The rental payment from a shop is income for the landlord. The income from the landlord is payment for his/her obligations - all the way up the chain.

If you force rental payments to stop, then who gets hit? The landlord is going to default on their obligations. So do you then bail them out? If the landlord defaults, the banks (presumably) will repossess the property. So it's just somebody else suffering, rather than the tenant.

The loans work, because the obligation to pay back this loan will come from a future where you have the capability. The govt is the eventual guarentor of this loan, and hence, they take the hit if the eventual future does not come to pass (e.g., the restaurant never regain their full business). The gov't can't take the full hit of all these defaults all at once, but they can if it is spread out.
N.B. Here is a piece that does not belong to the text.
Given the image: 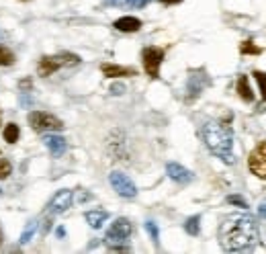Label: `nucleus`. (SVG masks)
I'll use <instances>...</instances> for the list:
<instances>
[{"label":"nucleus","mask_w":266,"mask_h":254,"mask_svg":"<svg viewBox=\"0 0 266 254\" xmlns=\"http://www.w3.org/2000/svg\"><path fill=\"white\" fill-rule=\"evenodd\" d=\"M221 248L228 252H248L258 244V226L248 213H231L219 226Z\"/></svg>","instance_id":"obj_1"},{"label":"nucleus","mask_w":266,"mask_h":254,"mask_svg":"<svg viewBox=\"0 0 266 254\" xmlns=\"http://www.w3.org/2000/svg\"><path fill=\"white\" fill-rule=\"evenodd\" d=\"M203 142L209 148L213 156H217L219 160L225 164H233L235 156H233V131L230 125L219 123V121H207L201 129Z\"/></svg>","instance_id":"obj_2"},{"label":"nucleus","mask_w":266,"mask_h":254,"mask_svg":"<svg viewBox=\"0 0 266 254\" xmlns=\"http://www.w3.org/2000/svg\"><path fill=\"white\" fill-rule=\"evenodd\" d=\"M80 64V57L74 55V54H57V55H43L41 60L37 64V74L39 76H52L55 70L60 68H66V66H76Z\"/></svg>","instance_id":"obj_3"},{"label":"nucleus","mask_w":266,"mask_h":254,"mask_svg":"<svg viewBox=\"0 0 266 254\" xmlns=\"http://www.w3.org/2000/svg\"><path fill=\"white\" fill-rule=\"evenodd\" d=\"M29 125H31L37 133L64 129V123L57 119L55 115L45 113V111H31V113H29Z\"/></svg>","instance_id":"obj_4"},{"label":"nucleus","mask_w":266,"mask_h":254,"mask_svg":"<svg viewBox=\"0 0 266 254\" xmlns=\"http://www.w3.org/2000/svg\"><path fill=\"white\" fill-rule=\"evenodd\" d=\"M142 57H143V70L145 74L150 78H158L160 76V66L164 62V50H160V47H145V50L142 52Z\"/></svg>","instance_id":"obj_5"},{"label":"nucleus","mask_w":266,"mask_h":254,"mask_svg":"<svg viewBox=\"0 0 266 254\" xmlns=\"http://www.w3.org/2000/svg\"><path fill=\"white\" fill-rule=\"evenodd\" d=\"M109 182H111V187L117 191V195L123 197V199H133L137 195V187L133 184V181L127 177V174L119 172V170H113L109 174Z\"/></svg>","instance_id":"obj_6"},{"label":"nucleus","mask_w":266,"mask_h":254,"mask_svg":"<svg viewBox=\"0 0 266 254\" xmlns=\"http://www.w3.org/2000/svg\"><path fill=\"white\" fill-rule=\"evenodd\" d=\"M131 232H133V226H131L129 219H127V218H117L111 223V228L106 230L105 240L109 244H121V242H125L127 238L131 236Z\"/></svg>","instance_id":"obj_7"},{"label":"nucleus","mask_w":266,"mask_h":254,"mask_svg":"<svg viewBox=\"0 0 266 254\" xmlns=\"http://www.w3.org/2000/svg\"><path fill=\"white\" fill-rule=\"evenodd\" d=\"M248 168H250V172L254 174V177H258L260 181H266V142H260L250 152Z\"/></svg>","instance_id":"obj_8"},{"label":"nucleus","mask_w":266,"mask_h":254,"mask_svg":"<svg viewBox=\"0 0 266 254\" xmlns=\"http://www.w3.org/2000/svg\"><path fill=\"white\" fill-rule=\"evenodd\" d=\"M205 86H209V78L203 70L199 72H191L189 80H186V103H193L201 96V92L205 91Z\"/></svg>","instance_id":"obj_9"},{"label":"nucleus","mask_w":266,"mask_h":254,"mask_svg":"<svg viewBox=\"0 0 266 254\" xmlns=\"http://www.w3.org/2000/svg\"><path fill=\"white\" fill-rule=\"evenodd\" d=\"M72 201H74V193L70 189H62V191H57L52 197V201L47 203V211L52 213V216H60V213H64L72 207Z\"/></svg>","instance_id":"obj_10"},{"label":"nucleus","mask_w":266,"mask_h":254,"mask_svg":"<svg viewBox=\"0 0 266 254\" xmlns=\"http://www.w3.org/2000/svg\"><path fill=\"white\" fill-rule=\"evenodd\" d=\"M43 144H45V148L49 150V154H52L53 158H62V156L66 154V150H68L66 138H62V135H57V133H45Z\"/></svg>","instance_id":"obj_11"},{"label":"nucleus","mask_w":266,"mask_h":254,"mask_svg":"<svg viewBox=\"0 0 266 254\" xmlns=\"http://www.w3.org/2000/svg\"><path fill=\"white\" fill-rule=\"evenodd\" d=\"M166 174H168V177L174 182H178V184H189L195 179V174L189 168H184L182 164H178V162H168V164H166Z\"/></svg>","instance_id":"obj_12"},{"label":"nucleus","mask_w":266,"mask_h":254,"mask_svg":"<svg viewBox=\"0 0 266 254\" xmlns=\"http://www.w3.org/2000/svg\"><path fill=\"white\" fill-rule=\"evenodd\" d=\"M113 27L121 33H135L142 29V21L137 17H121V18H117Z\"/></svg>","instance_id":"obj_13"},{"label":"nucleus","mask_w":266,"mask_h":254,"mask_svg":"<svg viewBox=\"0 0 266 254\" xmlns=\"http://www.w3.org/2000/svg\"><path fill=\"white\" fill-rule=\"evenodd\" d=\"M101 72H103L106 78H121V76H135V74H137L133 68L117 66V64H103V66H101Z\"/></svg>","instance_id":"obj_14"},{"label":"nucleus","mask_w":266,"mask_h":254,"mask_svg":"<svg viewBox=\"0 0 266 254\" xmlns=\"http://www.w3.org/2000/svg\"><path fill=\"white\" fill-rule=\"evenodd\" d=\"M84 219L92 230H98V228H103V223L106 219H109V213L105 209H90V211L84 213Z\"/></svg>","instance_id":"obj_15"},{"label":"nucleus","mask_w":266,"mask_h":254,"mask_svg":"<svg viewBox=\"0 0 266 254\" xmlns=\"http://www.w3.org/2000/svg\"><path fill=\"white\" fill-rule=\"evenodd\" d=\"M235 89H238V94H240V99L244 103H252L254 101V92L250 89V82H248V76L242 74L238 78V82H235Z\"/></svg>","instance_id":"obj_16"},{"label":"nucleus","mask_w":266,"mask_h":254,"mask_svg":"<svg viewBox=\"0 0 266 254\" xmlns=\"http://www.w3.org/2000/svg\"><path fill=\"white\" fill-rule=\"evenodd\" d=\"M152 0H106V4L111 6H129V8H143Z\"/></svg>","instance_id":"obj_17"},{"label":"nucleus","mask_w":266,"mask_h":254,"mask_svg":"<svg viewBox=\"0 0 266 254\" xmlns=\"http://www.w3.org/2000/svg\"><path fill=\"white\" fill-rule=\"evenodd\" d=\"M2 135H4V140L8 144H17L18 142V135H21V129H18L17 123H8V125H4Z\"/></svg>","instance_id":"obj_18"},{"label":"nucleus","mask_w":266,"mask_h":254,"mask_svg":"<svg viewBox=\"0 0 266 254\" xmlns=\"http://www.w3.org/2000/svg\"><path fill=\"white\" fill-rule=\"evenodd\" d=\"M184 230L186 234H191V236H199L201 232V216H193L184 221Z\"/></svg>","instance_id":"obj_19"},{"label":"nucleus","mask_w":266,"mask_h":254,"mask_svg":"<svg viewBox=\"0 0 266 254\" xmlns=\"http://www.w3.org/2000/svg\"><path fill=\"white\" fill-rule=\"evenodd\" d=\"M240 52L244 55H260L262 54V47L256 45L252 39H246V41H242V45H240Z\"/></svg>","instance_id":"obj_20"},{"label":"nucleus","mask_w":266,"mask_h":254,"mask_svg":"<svg viewBox=\"0 0 266 254\" xmlns=\"http://www.w3.org/2000/svg\"><path fill=\"white\" fill-rule=\"evenodd\" d=\"M37 219H33V221H29L27 223V228L23 230V234H21V244H27V242H31V238L35 236V232H37Z\"/></svg>","instance_id":"obj_21"},{"label":"nucleus","mask_w":266,"mask_h":254,"mask_svg":"<svg viewBox=\"0 0 266 254\" xmlns=\"http://www.w3.org/2000/svg\"><path fill=\"white\" fill-rule=\"evenodd\" d=\"M15 64V55L8 47L0 45V66H13Z\"/></svg>","instance_id":"obj_22"},{"label":"nucleus","mask_w":266,"mask_h":254,"mask_svg":"<svg viewBox=\"0 0 266 254\" xmlns=\"http://www.w3.org/2000/svg\"><path fill=\"white\" fill-rule=\"evenodd\" d=\"M252 76L256 78V82L260 86V92H262V101L266 105V72H260V70H254Z\"/></svg>","instance_id":"obj_23"},{"label":"nucleus","mask_w":266,"mask_h":254,"mask_svg":"<svg viewBox=\"0 0 266 254\" xmlns=\"http://www.w3.org/2000/svg\"><path fill=\"white\" fill-rule=\"evenodd\" d=\"M11 172H13L11 162L4 160V158H0V181H2V179H8V177H11Z\"/></svg>","instance_id":"obj_24"},{"label":"nucleus","mask_w":266,"mask_h":254,"mask_svg":"<svg viewBox=\"0 0 266 254\" xmlns=\"http://www.w3.org/2000/svg\"><path fill=\"white\" fill-rule=\"evenodd\" d=\"M145 230H147V234H150V238L158 244V238H160V230H158L156 221H145Z\"/></svg>","instance_id":"obj_25"},{"label":"nucleus","mask_w":266,"mask_h":254,"mask_svg":"<svg viewBox=\"0 0 266 254\" xmlns=\"http://www.w3.org/2000/svg\"><path fill=\"white\" fill-rule=\"evenodd\" d=\"M228 203L230 205H238V207H242V209H248V201H246L244 197H238V195H230Z\"/></svg>","instance_id":"obj_26"},{"label":"nucleus","mask_w":266,"mask_h":254,"mask_svg":"<svg viewBox=\"0 0 266 254\" xmlns=\"http://www.w3.org/2000/svg\"><path fill=\"white\" fill-rule=\"evenodd\" d=\"M111 92H113L115 96H119V94H123V92H125V86L117 82V84H113V86H111Z\"/></svg>","instance_id":"obj_27"},{"label":"nucleus","mask_w":266,"mask_h":254,"mask_svg":"<svg viewBox=\"0 0 266 254\" xmlns=\"http://www.w3.org/2000/svg\"><path fill=\"white\" fill-rule=\"evenodd\" d=\"M258 213H260V218H266V199L258 205Z\"/></svg>","instance_id":"obj_28"},{"label":"nucleus","mask_w":266,"mask_h":254,"mask_svg":"<svg viewBox=\"0 0 266 254\" xmlns=\"http://www.w3.org/2000/svg\"><path fill=\"white\" fill-rule=\"evenodd\" d=\"M18 86H21V91L27 89V92H29V89H31V80H21V82H18Z\"/></svg>","instance_id":"obj_29"},{"label":"nucleus","mask_w":266,"mask_h":254,"mask_svg":"<svg viewBox=\"0 0 266 254\" xmlns=\"http://www.w3.org/2000/svg\"><path fill=\"white\" fill-rule=\"evenodd\" d=\"M160 2H162V4H168V6H170V4H180L182 0H160Z\"/></svg>","instance_id":"obj_30"},{"label":"nucleus","mask_w":266,"mask_h":254,"mask_svg":"<svg viewBox=\"0 0 266 254\" xmlns=\"http://www.w3.org/2000/svg\"><path fill=\"white\" fill-rule=\"evenodd\" d=\"M57 236L64 238V236H66V230H64V228H57Z\"/></svg>","instance_id":"obj_31"},{"label":"nucleus","mask_w":266,"mask_h":254,"mask_svg":"<svg viewBox=\"0 0 266 254\" xmlns=\"http://www.w3.org/2000/svg\"><path fill=\"white\" fill-rule=\"evenodd\" d=\"M0 244H2V232H0Z\"/></svg>","instance_id":"obj_32"}]
</instances>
So a loan will spread them out into the future (even perhaps, far future), and the economy survives, even if a lot of the business that took the loan didn't.

> The income from the landlord is payment for his/her obligations

Read my post again. The rent holiday goes hand in hand with a debt holiday. That's the only way this works. Tenants don't have to pay rent, and landowners don't have to pay a mortgage.

Sure some businesses will fail as a result of this, but far more (on a massive scale) will fail if you don't do this.

I don't think you've thought this through. What are the banks going to do if they don't receive their payments? How are you going to bail them out? With a loan? Why not give that loan to those who need it instead of kicking the can down the road?
> What are the banks going to do if they don't receive their payments?

They'll be bailed out by the govt as usual. Which is the point.. the govt has to keep humans fed and housed through this. This is the best way to achieve that end. Kicking the can down the road is exactly what needs to be done. The economic problems and readjustments can happen later. The immediate problem is people fucking dying.

Yes, with a six-month, zero-interest loan. We are already handing those out like candy, to deal with bank liquidity problems.
> If the landlord defaults, the banks (presumably) will repossess the property

As others have pointed out, this is not what any of us are saying. Those debts are paused too.

The loans DO NOT work, because most of these businesses are barely profitable at all. Now they have to recover to their previous levels of income AND pay back a loan? They can't. It's a ridiculous expectation.

why is it ridiculous to expect a business to not make any profit after a crisis? The alternative is to close down the business, which, imho, is worse. At least, with the loan, a business that's barely making any profit can continue to barely make any profit after the crisis (but even less profit for the loan repayment). That's a better outcome than losing the business entirely. The employees remain employed, and the economy doesn't grind to a screeching halt into a depression.
This has already been explained to you, over and over again. The alternative is not to close down the business. It's to make it so the business owner doesn't have to pay anything during the crisis, except supplies for himself, so that the business doesn't close permanently. The loan is a really, really stupid idea, because it burdens the business more during the recovery, which guaranteed will be less profitable than before this, so it just delays the bankruptcies. You might as well have them not pay it back at all, but then why single out just business owners for free money? Why not everyone else too? And worse, everyone else runs out of money too because debts weren't paused, because enough people are stupid enough to think that loans are the way out of this instead of realizing that the economy doesn't work when nobody's buying anything but food and toilet paper, and pause it to prevent it from destroying itself. If this doesn't get done by the end of the month we're looking at another Great Depression.
I see plenty of places that landlords just sit on waiting for some maximal amount of rent to be agreed to, only for the business to crumble under high rents, rinse, repeat.